The hon. Lady may have gathered that it is somewhat unusual to intervene and ask a question about a statement when one has been present for only the last 10 minutes of the proceedings. I advise her to refer back to some of what has already been said.

However, I would not want the hon. Lady to start raising needless fears in Hackney or anywhere else. Regarding deprivation, and the Jarman index I am 99.9 per cent. certain that the borough of Hackney will qualify under the index we are using for higher payments per head for GPs serving the Hackney area.

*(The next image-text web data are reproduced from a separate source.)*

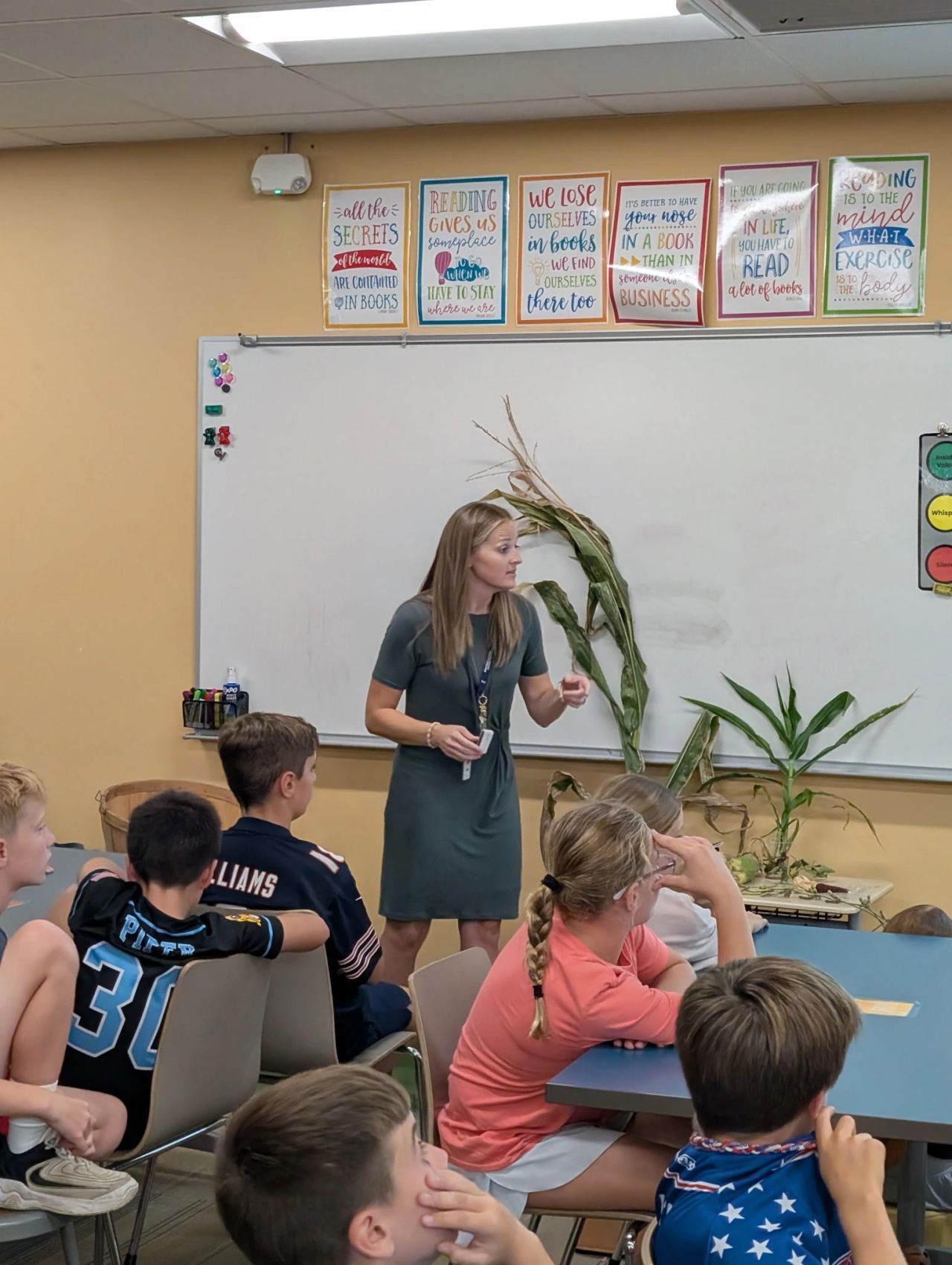 Megan talking corn in a classroom
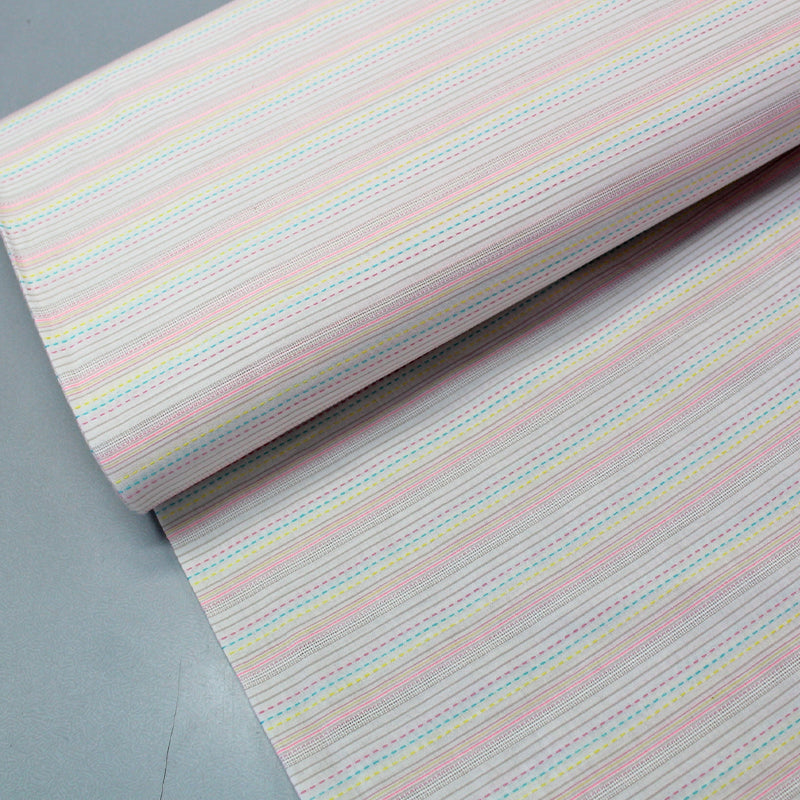 Cream stitch print cotton fabric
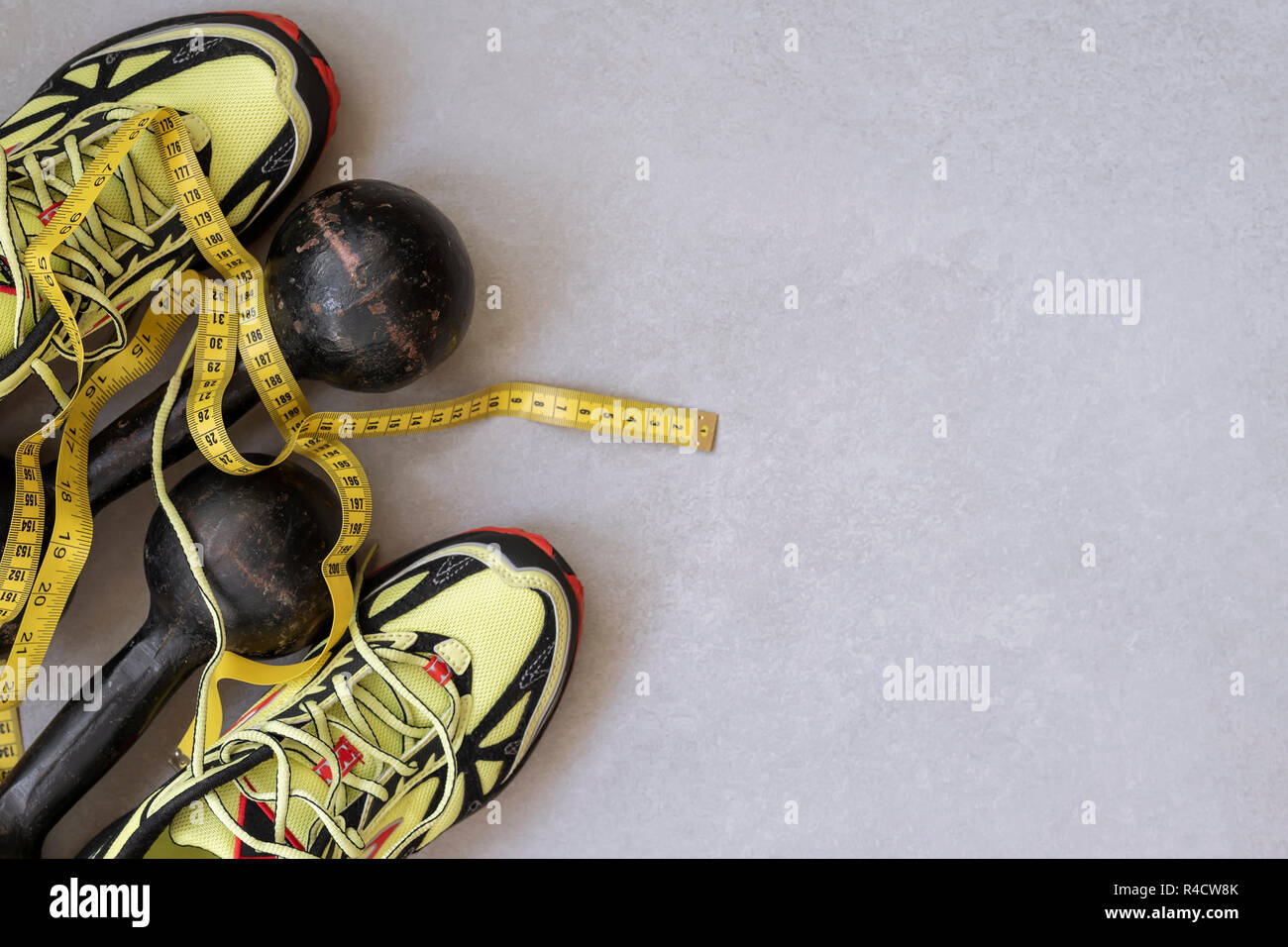 Sneakers, vecchi pesi e nastro di misurazione, vista dall'alto, il concetto di uno stile di vita sano. Sfondo di sport, spazio di copia Foto Stock
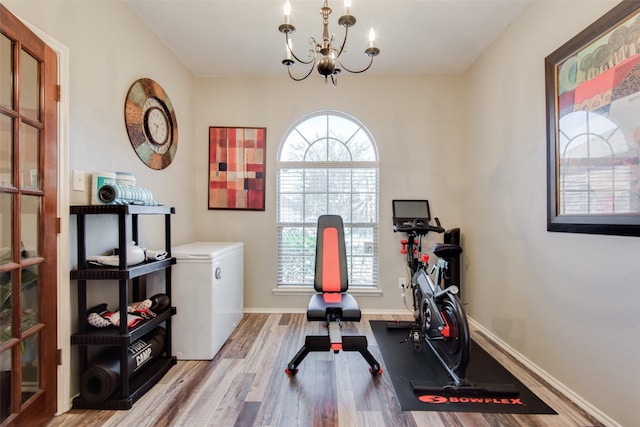 exercise room featuring light hardwood / wood-style flooring, a notable chandelier, and a healthy amount of sunlight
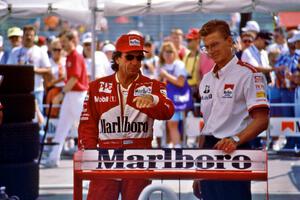 Emerson Fittipaldi and an aerodynamicist discuss setup in the paddock.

Regarding the letter that the hon. Lady has, I hope that, whatever the political divisions between us, she will reply to the elderly lady repeating what I said a moment ago and saying that there is no prospect of her being deprived of any treatment at all. As I said earlier, the indicative drug budgets are an indication to a doctor of what it is believed his prescribing costs ought to be if he follows good clinical practice. If he over-subscribes he will be asked why and will be asked to justify his action to another doctor. If he cannot justify his action, it is possible that he will suffer penalties to his own pocket in his remuneration. In no circumstances will a cash limit be placed on his drug budget so that he is not able to prescribe for his patients so they can get the prescription dispensed at the chemist. To say anything different is complete nonsense and has nothing to do with our proposals.

My short answer is that the hon. Lady should write back to her constituent, telling her that her fears are groundless. Then yet another elderly patient need not be worried by some of the nonsense that has been circulated in recent weeks.